His voice thick with regret, John Jackson, 45, reflects on the incident from 1994. “She knew what we were doing. Her mother and I were taking turns going in and out of the bathroom, smoking cocaine.

“Then she set me down on the couch, looked me in the eye, and said, ‘You know something, Daddy? When you were in The Salvation Army program, you were doing so good! You’re back smoking that stuff again, aren’t you?’

“I couldn’t lie to her. I said, ‘Yeah, baby.’

“She said, ‘Mama doesn’t seem like she’ll ever get her life together. You’re a strong, black man. Why don’t you go back to The Salvation Army?’ ”

John’s powerful story of recovery is interwoven inextricably with the bond of love that exists between him and his daughter. It was upon her urging that he reentered the Riverside County ARC in Perris, Calif.

There, he says, “I wrote her a letter, and she answered, letting me know how she had suffered. She said she felt she had a sister named cocaine, and cocaine got all the attention. She said: ‘I wanted to die–I felt so alone!’ ”

John’s story begins in south-central Los Angeles where, although they were raised “the right way,” he and all but one of his five siblings became involved in drugs and alcohol.

At age 16, John remembers, “I ventured out, wanting to impress my peers. My ‘gateway drugs’ were alcohol and marijuana.”

After high school, he got “an excellent job,” but it wasn’t to last. “I married an addict and, when I was 22, began smoking crack cocaine.”

By 1989 the drug use was affecting his work performance.

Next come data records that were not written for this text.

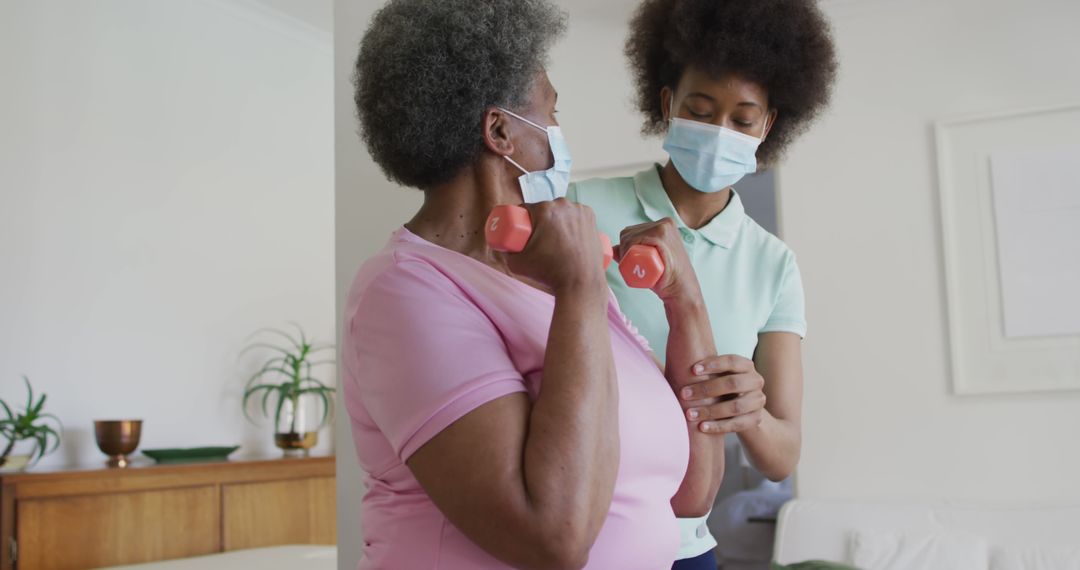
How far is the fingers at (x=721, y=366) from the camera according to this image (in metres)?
1.11

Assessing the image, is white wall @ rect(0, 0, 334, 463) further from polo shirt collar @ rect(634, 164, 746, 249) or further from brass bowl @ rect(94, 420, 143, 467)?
polo shirt collar @ rect(634, 164, 746, 249)

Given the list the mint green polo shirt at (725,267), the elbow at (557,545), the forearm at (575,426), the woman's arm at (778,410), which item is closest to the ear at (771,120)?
the mint green polo shirt at (725,267)

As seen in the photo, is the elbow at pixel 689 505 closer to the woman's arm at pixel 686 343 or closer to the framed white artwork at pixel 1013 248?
the woman's arm at pixel 686 343

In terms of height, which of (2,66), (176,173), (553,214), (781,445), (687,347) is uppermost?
(2,66)

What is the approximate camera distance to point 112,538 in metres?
3.36

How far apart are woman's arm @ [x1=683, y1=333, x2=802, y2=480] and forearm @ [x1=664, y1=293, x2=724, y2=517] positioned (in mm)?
16

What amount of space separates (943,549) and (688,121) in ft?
7.17

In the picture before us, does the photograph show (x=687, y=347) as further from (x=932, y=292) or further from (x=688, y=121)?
(x=932, y=292)

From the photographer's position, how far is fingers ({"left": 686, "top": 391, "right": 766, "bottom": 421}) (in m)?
1.09

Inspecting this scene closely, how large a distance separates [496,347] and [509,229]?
105 millimetres

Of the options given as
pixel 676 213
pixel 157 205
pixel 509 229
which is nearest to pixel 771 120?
pixel 676 213

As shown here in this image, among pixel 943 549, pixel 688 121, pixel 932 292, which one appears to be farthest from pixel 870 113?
pixel 688 121

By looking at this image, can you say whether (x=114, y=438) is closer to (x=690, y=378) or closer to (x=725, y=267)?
(x=725, y=267)

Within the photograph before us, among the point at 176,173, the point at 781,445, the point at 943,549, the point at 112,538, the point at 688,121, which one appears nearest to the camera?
the point at 781,445
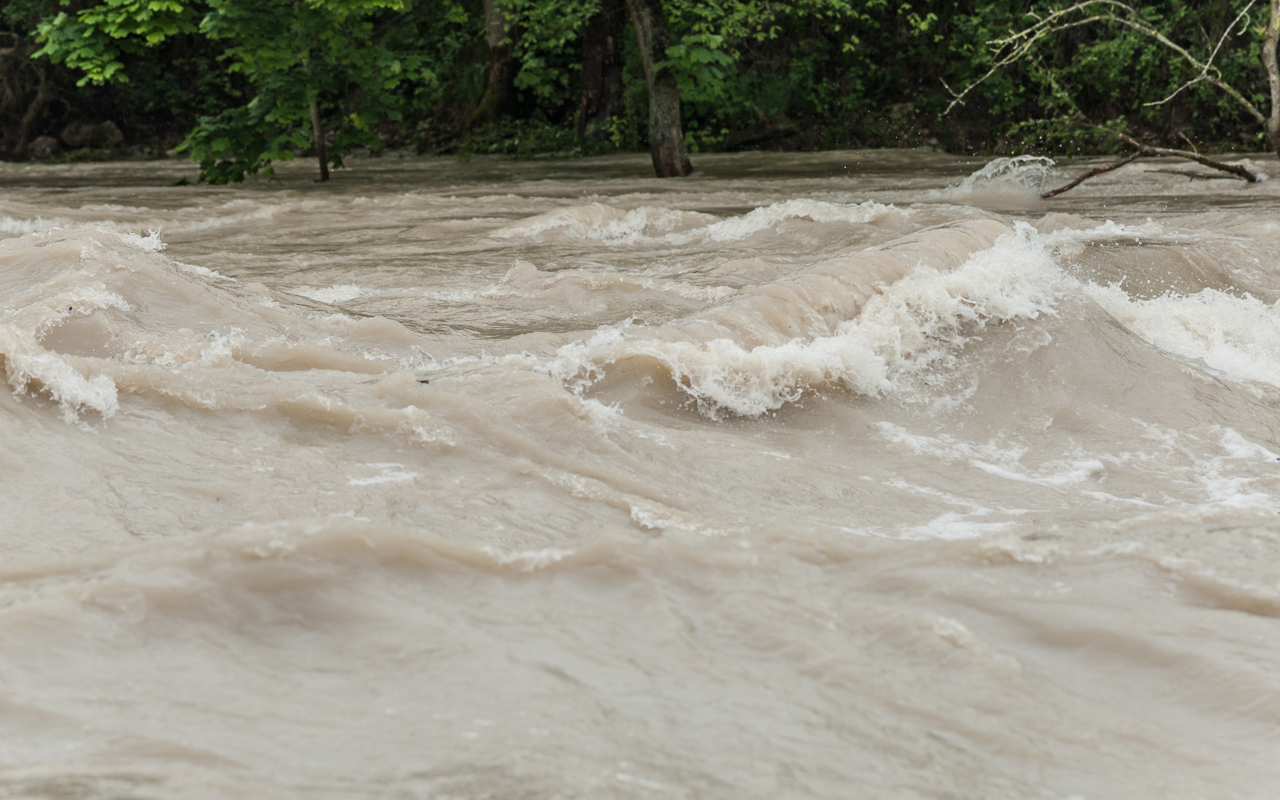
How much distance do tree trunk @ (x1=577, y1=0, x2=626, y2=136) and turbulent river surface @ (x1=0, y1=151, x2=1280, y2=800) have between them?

Meanwhile “My daughter was suffering greatly. She was 10 or 11 then, a beautiful child, but, because of my disease, I didn’t realize she was hurting.”

Then one day in 1990 John received a desperate phone call at work. “My parents watched their daughter take her last breath as a result of the crack cocaine. My mother wanted me to come home. She was hurting.”

But John found that he had “crossed the line” so that he no longer had control whenever the obsession to use cocaine came over him. Consequently, “my arrival at home was delayed while I stopped at a motel to smoke crack cocaine.”

Later that year, more devastating news reached him. “My brother, under the influence of a controlled substance, picked up a gun and blew his life away. I received all these warnings, but they weren’t enough to stop me.”

Finally John lost his job. In 1993, broke and desperate to “get (his) life together,” he entered the ARC. On his first overnight pass, however, he was arrested on a warrant related to his drug use, and, upon release from jail, relapsed. Then, boldly confronted by his daughter, John checked back into the ARC.

“While in the program I heard a sermon which pointed out a way to intimacy with God–to get quiet before him upon first arising each morning. I began practicing that daily and felt myself getting stronger and stronger until finally the Spirit filled the void inside me that had troubled me all of my life.

“On September 21, 2002, I will be celebrating seven years of sobriety.” Coincidentally, John adds, “That same day is my daughter’s birthday!” He beams proudly: “Today I have a great relationship with my daughter. She highly respects me!”